Stop Trying to Achieve Perfection On the First Try
Your story will never be as perfect on paper as it is in your head.
And here’s why.
Because the story in your head is untouched. It’s unblemished. It hasn’t been stressed, tainted or the container for all of your rage when you hit writer’s block. The story in your head is perfection. It’s a unicorn that taunts you in the middle of the night because it knows you’ll never get to that level of execution.
And that isn’t a bad thing.
What you need to do is get it to what Sean McCabe calls the 90%.
That was my goal.
90% wasn’t 100%, but I could be for doggone sure my 90% was better than someone’s 100%. And no. That’s not even cockiness. That’s just my standard.
And I know plenty of others who can shoot for 60% when in reality their 60% is more like 300%—running circles around my behind. I’m good, but I’m not that good yet.
But when you start penning your first full script don’t worry about it being perfect. Just get the thing done. Yeah. It’s scary. Because now you have to back up all of what you talked. It’s no longer an idea or thoughts that sound good and are protected inside your head. It becomes this tangible thing you stare at for hours on end that creates a cloud of stress, frustration and anxiety from time to time because you want it to be your best. You almost need it to be your best.
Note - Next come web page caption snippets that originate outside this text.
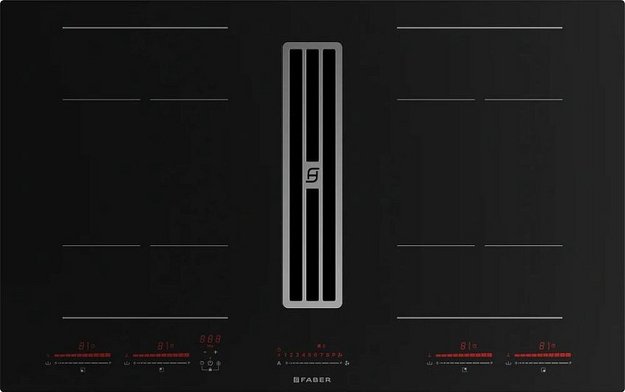 Варочная панель со встроенной вытяжкой Faber Galileo Bold F830 (preview 1)
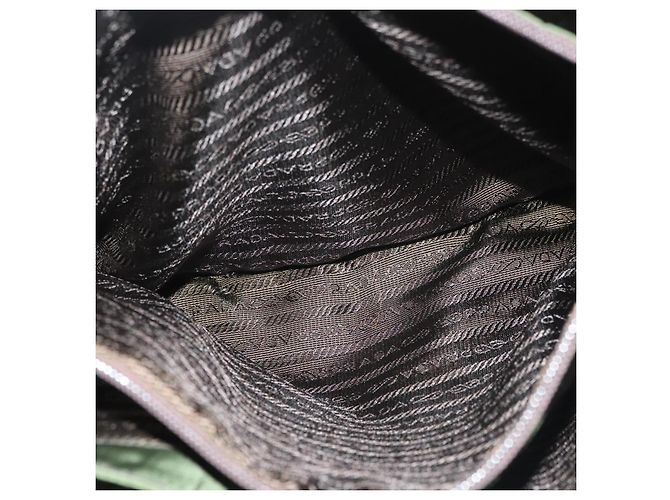 PRADA Tote Bag aus Nylon Khaki Silber authentisch bs27300 - Ansicht 24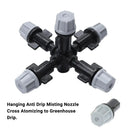 20PCS Anti-Drip Misting Nozzle Water Spray Drip Hanging Atomizing Nozzle Fog Cross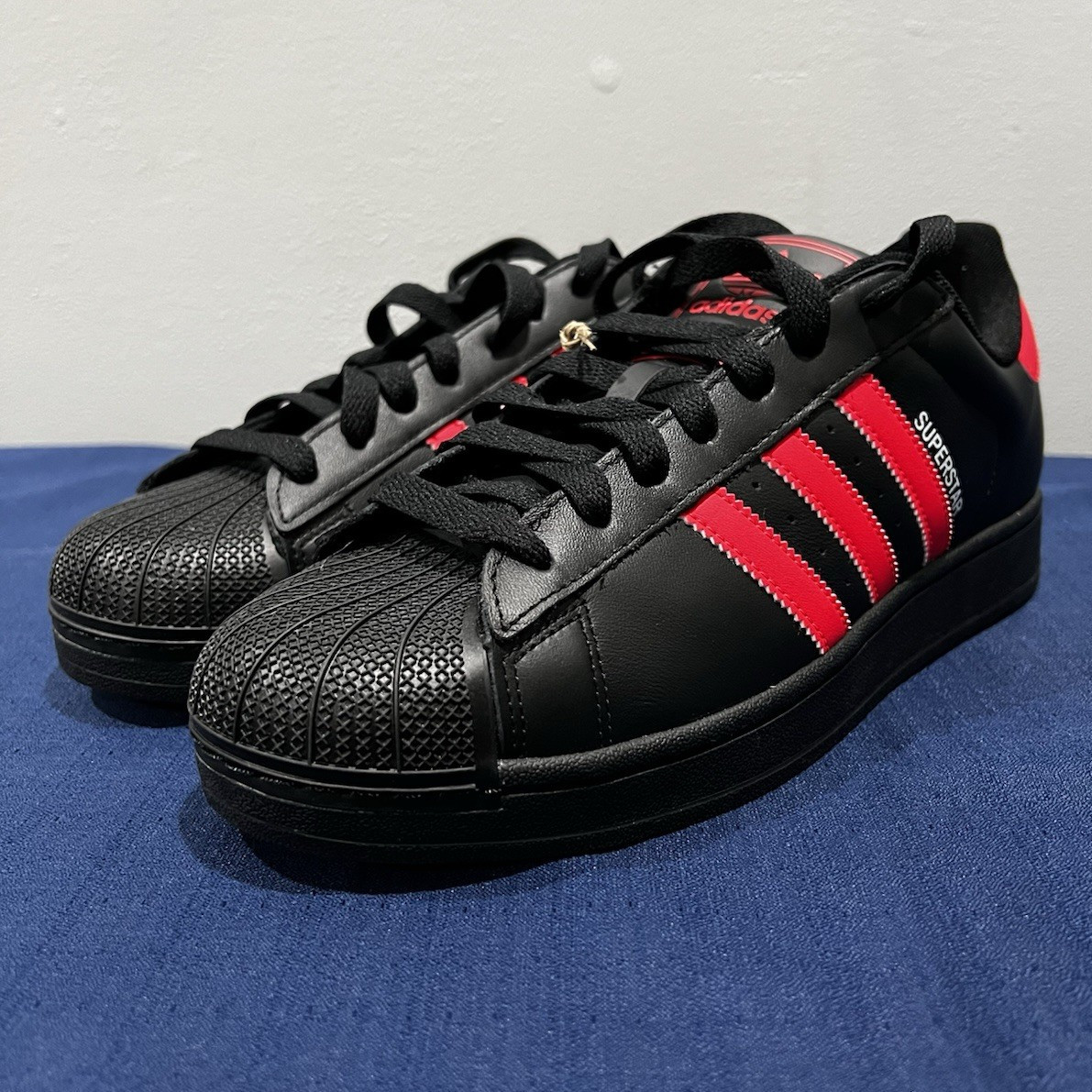 Adidas Superstar II Black/Red JQ3176 Size 12 Men’s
And it also requires that you leave behind what’s comfortable and familiar to you.
For me, that was world building. We were safe there. It was what we had come to know as normal, but now it was time for a new normal. It was time to be a beginner again and get comfortable with failing. And failing often.
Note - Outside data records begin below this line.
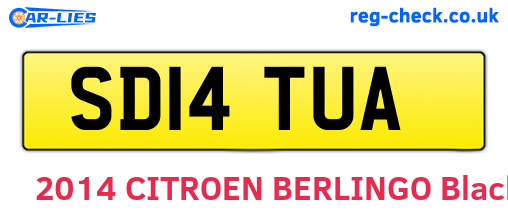 SD14TUA are the vehicle registration plates.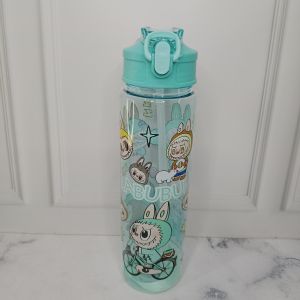 Botol Minum Anak 1 Liter BPA FREE Karakter Sanrio Kuromi Labubu Free Tali & Sedotan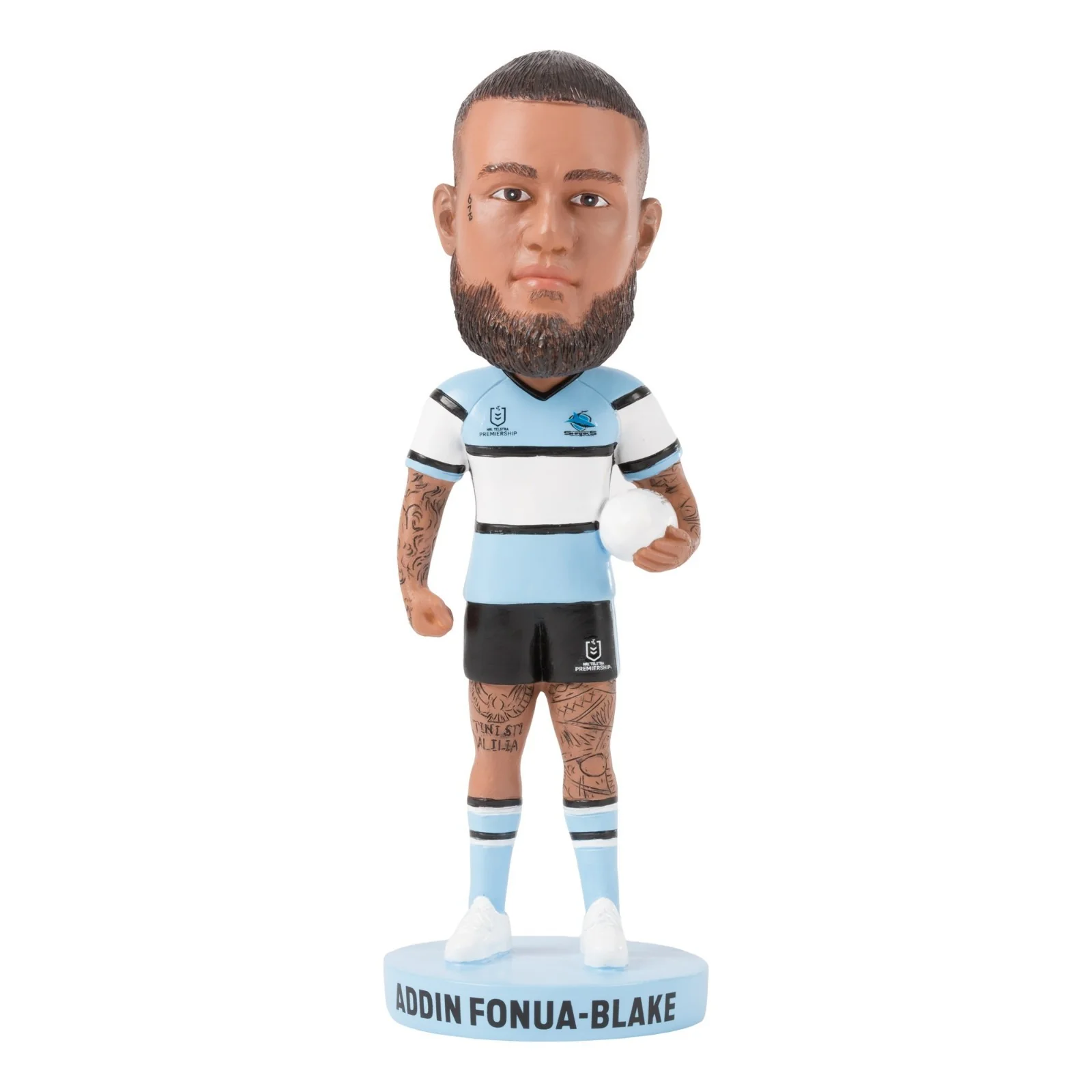 NRL Bobblehead - Cronulla Sharks - Addin Fonua-Blake - Statue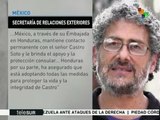 México solicita oficialmente a Honduras regreso de Castro a su país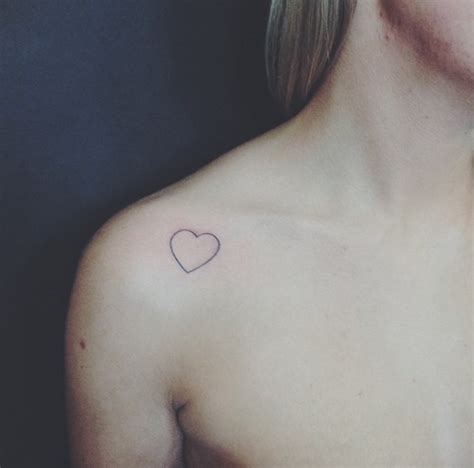 Minimal Heart Tattoo Capellistyle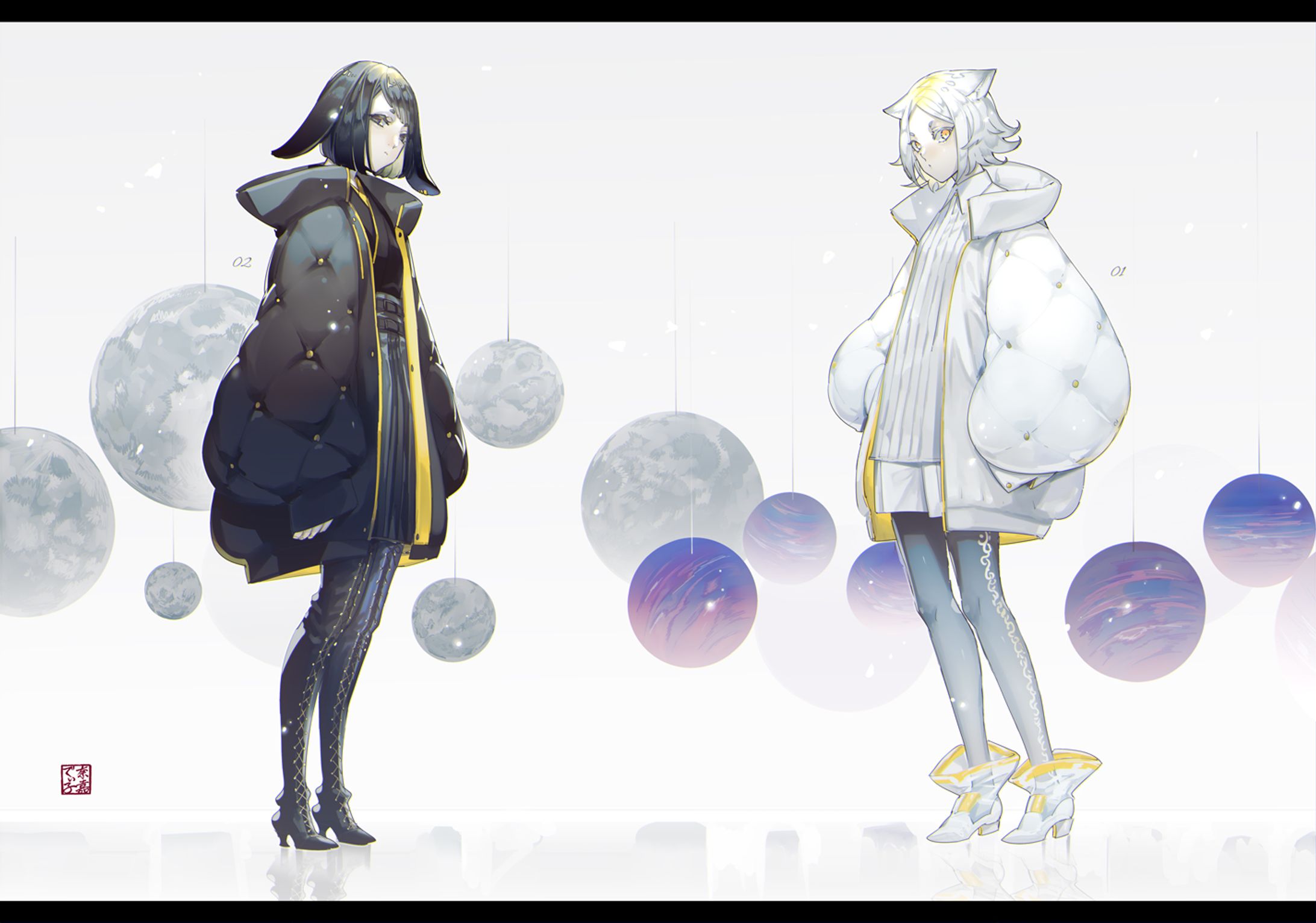 創作イラスト（１）-1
Fail Early, Fail Fast, Fail Forward
If that four letter word has you paralyzed you gotta cut that out.
Change your mindset.
Failure is a tool, and I hate when people say otherwise like it’s the worst thing in the world that can happen.
Take the stigma out of it.
Failure only has a negative connotation to it if you quit or give up. Not if you found a way that didn’t work, picked up the working pieces, and tried a new way. And that’s what I had to do when I laid across my bed with my Milestone trades beside me, a notepad and pen.
Failure is a tool that helps you to determine what didn’t work and what is going to work moving forward. It only becomes negative when you give up and quit.
The sound of tearing and crumpling paper mutes itself after a while. Along with the grunts, sighs of dismay and utter frustration. You’ll learn to adopt it as part of the process, but the point is to keep going. No matter how many times you start and stop—keep going. In fact, don’t even stop. Just write.
And write some more. Don’t delete. Don’t erase. Just tap into your stream of consciousness (when your mind is churning out words like a machine gun—do NOT stop firing) and keep going until you’ve reached what will be the first rough draft of your script’s end.
And something amazing will happen.
Because even though I was nervous and had to deliver on a very tall order, what came next was a very proud moment and day in my almost 6 years with Arclight that would be a turning point for the entire studio from then on.
Welcome To the Arclight Universe
Even though the journey to this first issue has been rough, it’s finally coming to an end this year.
We’re publishing our first 20-page issue.
It’s crazy. It’s surreal. But it’s a long time coming and I really couldn’t be anymore excited about it than what I already am.
First it was the mini issues. And those were an eye-opener. Never would I have thought that creating a 1-page story would take between 40-60 hours to execute and deliver. But they prepared us for the season we’re in now (and I highly recommend you do a series of your own, too!)
This year it’s our prequel issue.
Next year, it’s graphic novels.
We’re slowly building on our last project and getting to where we want to be with this issue being your precursor and introduction into our universe. You got a morsel—a fraction—of it in the mini issues but now you can treat this like an appetizer.
I seriously can’t wait to get it to you.